Yeah, he loved it! We once played live with him in '97. We were in some festival and he was giving a drum clinic in the festival. We played just before him and he came to our backstage, it was in The Netherlands or something, and says "I've heard that you played some Slayer songs… would you like to play with me??" and we said "Wow!!" Dave Lombardo! Of course we'll play! And we played with him South of Heaven and Mandatory Suicide… and then he gave us his phone number and he's like "Whenever you need a drummer, just give me a call." And he came to see some of our shows in Germany later on as well. And then when we realised that for Reflections, we wanted to have drums… and we thought "Okay who could do it better? So let's call Dave" and he was luckily available although he had a really tight schedule. And it's really cool, that on that session, we all four missed that, to work together in the studio because and it's tough talking, you know, touring Slayer and… it's a really tight schedule, because it's more like…we had to send the tapes to his home and he did his stuff in L.A. and he'd send the tapes back. And like, the song we played on the new one, Betrayal - our drummer Mika, he's an excellent drummer as you can hear. But he was like "Okay, I'm not specialised on this double-bass stuff, I do it my own way. So if you want to get a particular style on this song, why don't you get Dave to play it?" And then we said "Umm… eh maybe?... we don't know, is it a cool thing to do again?" But then we thought, you know, Slayer was coming to Helsinki. So I thought ah fucking hell, let's call Dave! And then I called him and he was lucky to have an off-day before the show day in Helsinki. So he came there and we booked the studio, we went into the studio and we worked on the song riffs together. It was really, really, really, really nice! And he really enjoyed it.
When you go into the studio, what special stuff do you have to do? Because every other instrument in metal, you just plug it into an amp and go! Is there a special way to mic the cellos or something?
Err, yeah, we have what we use when we play live. American microphones. And in studio conditions, we always have an acoustic microphone, like when we do riffs for example. So we record at the same time, both. And then we put the amplifying simulation plug-ins, only on the sound which is taken from the bridge of the cello. And then we mix the balance between the acoustic sound - because otherwise it would sound exactly like guitar! Really exactly like guitar. That's why we mix the acoustic sound little bit with that, to give it a special flavour. Even if a lot of people sometimes say that "Umm, I can't hear the cellos, only I can only hear guitars." There's no fucking guitars you know, it's cello! And the thing is that, there is a slight difference in the sound of a distorted guitar and a distorted cello but because people are always used to that, when you have distorted sounds, it MUST be guitar! There's no other way you know, to think. And when you begin to listen to it carefully, you really hear the big difference.
Going back to guest vocalists, would you ever think about having more guest vocalists on future albums? What about like death vocalists - you guys had some death growls on the end of Fisheye.
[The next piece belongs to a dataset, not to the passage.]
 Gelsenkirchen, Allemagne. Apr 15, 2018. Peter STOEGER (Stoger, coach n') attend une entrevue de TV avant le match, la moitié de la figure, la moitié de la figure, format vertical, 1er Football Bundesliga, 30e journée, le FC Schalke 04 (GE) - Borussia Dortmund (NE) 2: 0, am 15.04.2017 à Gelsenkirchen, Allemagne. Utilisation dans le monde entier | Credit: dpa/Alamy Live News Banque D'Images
It's possible, I think in the future, collaborations will be a big part, an important part on the upcoming albums in general. This time what was great was Ville and Lauri because we were able to really co-write the song. I mean, several times during the months, we'd really have a good time with the song and it was great. You know, sometimes we just send the stuff to some vocalists and they were working their own parts by themselves and we were not very much involved in that. But this time with Ville and Lauri, we really worked on the song together. I don't know what could be next. We also made on one of the album tracks - maybe it's not been released on the Canada version. There is one song called Quutamo, it's the second track on the album. We made a version in French, in German and in English. But this idea only came after the album was basically done, so we didn't want to break the album's structure, so we just released it like as a bonus. So, I think that the world is full of interesting artists to collaborate with. And I think for the next album there will be some other people to work with.
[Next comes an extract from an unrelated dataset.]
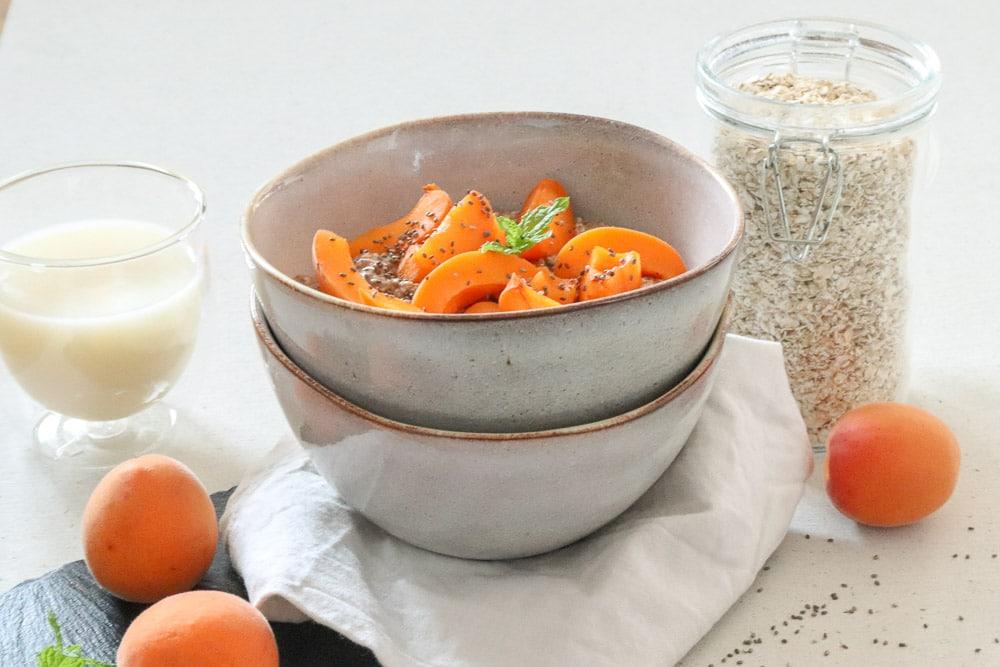 Haferflocken-Chia-Porridge mit Marillen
When you're writing songs, most bands would base it around a vocal theme or lyrics. But you guys generally don't have that so how do you come up with where the song is gonna go?
Well… for example, I make my songs by myself and I do the arrangements also very far from the final end, before I present the songs to others. And it depends on the songs. Sometimes… like Life Burns is a song that I arranged while I was practicing some classical stuff. You know... just happened for some reason. Sometimes I practice cello, but I think mainly nowadays I like to write with piano. I bought a piano, like a normal piano. I used to work with keyboards and this kinda shit but it's not so… innovative, you know? You might get into some sound or something. But I was all the time concentrating more on finding a real clue to the song. That song we worked on - like piano, simple piano thing, or acoustic guitar or just cello and the song must be so good that they work in every form. And that's why I worked a lot with piano, because I love the possibilities - you can do all the chords and the same time you know. Songs like Ruska and Deathzone, it's more like you need to know how to create a mood, because they're based more on the moods than the chords. So you need to be able to somehow get them out.
Have you ever thought about using a kantele?Oh not really - my oldest son was going to a group to study kantele but then he decided he didn't like it. [laughs] So I have one, a five-string kantele, and I showed him once how you can do cool things with kantele. I never played it, but you know… it's really cool! There are these cool kantele artists in Finland, they do this electric kantele stuff. They do really, really great stuff with that!
Is there a story behind the cover art of your latest album? The weird etching of a cello…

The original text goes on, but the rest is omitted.